What inspired you to write a collection of short stories about the Devil?

After reading a friend's scifi short story that used repetition as a plot device, a sentence got suck in my mind: I've seen the devil, and she was gorgeous. At the time, I was finishing my final re-write of Errant Gods and hadn't written a single short for twenty years or so. I didn't want to write a short story, let alone a collection of them, but there that sentence was lodged in my brain and wouldn't leave me alone. I found myself coming up with other sentences that matched the pattern: I {action} the devil, and {consequence}. After about a week of that, I had twenty or more of those sentences jotted down, and I started to put them in an order of sorts. I knew the beginning, and I knew the ending. From there, the story just took off, and I knew I had to write it. It poured out of me like water, building itself almost--it was like it was alive, and all it wanted from me is a bit of research (giving Lily her foreign language slang, the geography of Brighton Beach, etc.). It was a tremendous amount of fun to write. I decided to try another piece, and bang, I was off like a racehorse.  Vengeance came from my true-life experience of being called to my parents' house one morning at 4 am because their former neighbor's son tried to break in. They weren't home, so the dire results of that call came strictly from my imagination--thankfully. Sister Wives happened out of nowhere. I was back to thinking about Errant Gods and sat down to write one afternoon, but instead of opening the manuscript, I opened a blank file and wrote a fifth of the story in one sitting. Wendigo was already partially written as a part of Errant Gods that got cut (my first draft of Errant Gods was 240,000 words). Drifting came to pass because a friend challenged me to write one of his prompts for a writing group he was running. I'd never done flash, so I decided to give it a few days, and if it didn't work, I'd give up. I wrote it in one afternoon and loved it from the start. Then they sat, collecting electronic dust. I sent The Devil to one magazine, but most of these stories are too long to be considered by today's magazines. Finally, my wife told me to do something with Sister Wives (her favorite of the bunch), and the result was Devils.

Your stories bridge reality and the occult with ease - how did you pull this off?

Thank you for the compliment. I wrote about antagonists whose nature depends on them tricking the protagonist into coming along, at least in the beginning of the story. While that was going on, I wanted the reader to suspect a supernatural influence, but leave them unsure.

How do you manage to keep the atmosphere of creepiness throughout your stories?

I remember deciding that "this needs to be a spooky moment" and then trying to scare the pants off my protagonist. Ditto with creepy moments. I also put myself in the place of the protagonist and asked what would freak me out, and then wrote it. Some of it comes from loving horror movies, and some of it comes from loving authors like Stephen King, Joe Hill, Peter Straub, Clive Barker, Neil Gaiman, etc.

Which story from this collection is your personal favorite? Why?

For me, The Devil is hard to beat. The fact that our myths and beliefs are based on older myths, which are, in turn, based on yet older myths is intriguing to me. The layers, the Matryoshka-doll structure of it, draws me in every time. The idea that these layers might have started with something true is also cool. None of this is original thought, but it does drive my fiction--especially the part about it being based on reality  (and that it is a particularly nasty reality).

Lily is on my mind, even now. I am trying to decide whether she will have a recurring role in my work.

Besides writing, what other secret skills do you have?

I'm a ninja. Well, okay, that's a lie. I am really good at making coke come out of my son's nose. Plus, I'm a ninja. I've gotten pretty good at fighting monsters (see below).

Give us three "Good to Know" facts about you

1) I'm disabled by my Personal Monster (tm) --(aka rheumatoid arthritis).
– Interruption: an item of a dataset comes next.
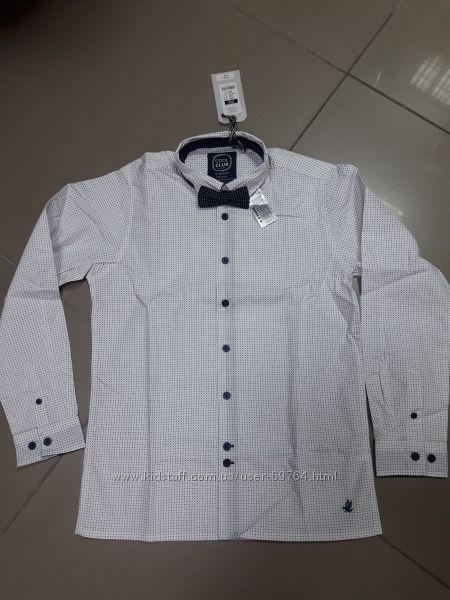 Рубашки Cool Club р. 152, 158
2) I have a Ph.D. in artificial intelligence that I used in academia and the game industry.

3) I'm not really a ninja. (yes I am).

How do you force yourself to finish what you're doing before starting the next project when the new idea is nagging at you?

I have a notebook in One Note named "The Cookerator." Inside that notebook is a page called "The Crockpot." When I get an idea that I think might be worth developing, I put it in the crockpot and let it slow cook. I've found that writing the idea down is sometimes enough to let me go on with what I was doing before the epiphany struck. Sometimes, though, as was the case with The Devil, I just have to set the first thing aside and let the idea run around for a while.
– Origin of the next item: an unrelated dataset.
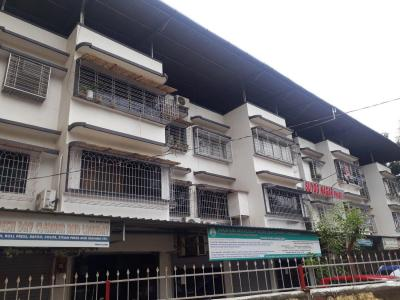 Gallery Cover Image of 535 Sq.ft 1 BHK Independent House for rent in Suyog Nagar, Vasai West for 11000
Your work takes you to some very dark places. Do you ever get nightmares while writing your stories?

No, but sometimes my nightmares give me stories :) In my current work-in-progress, I use an image straight out of a nightmare that woke me up at 4:45 am.

You have worked as a criminal investigator for a state agency, a college professor, a C.T.O. for an international software company, and a video game developer. How have these experiences influenced your work?

I've heard it said that to be a good author, you have to write about what you know. The truth to that is debatable, but I do tend to draw on my experience when developing characters or scenes. Each of those positions taught me things about the human condition. I use my Personal Monster (tm) a lot in that regard as well.

Talk to us a bit about your writing habits. Do you write early in the morning, or through the night? Pen or laptop?

Because of my disability, I have a specific set of hardware and software I use to get the job done. See more here: and here:

I almost always write in the afternoon. My disease dictates how long I write each day. For me, the afternoon is the best time, both physically and creatively.

Do you aim for a set amount of words/pages per day?

I try to write between 10 and 20 pages a day, but, again due to my Personal Monster(tm), I sometimes don't write at all. Most often, I try to get close to 10 pages.

What are you working on right now?

I'm working on a story about monsters (shocker!). In this case, the monsters live in the woods and feed on children's fear.

Where can our readers discover more of your work or interact with you?

I love to interact with my readers.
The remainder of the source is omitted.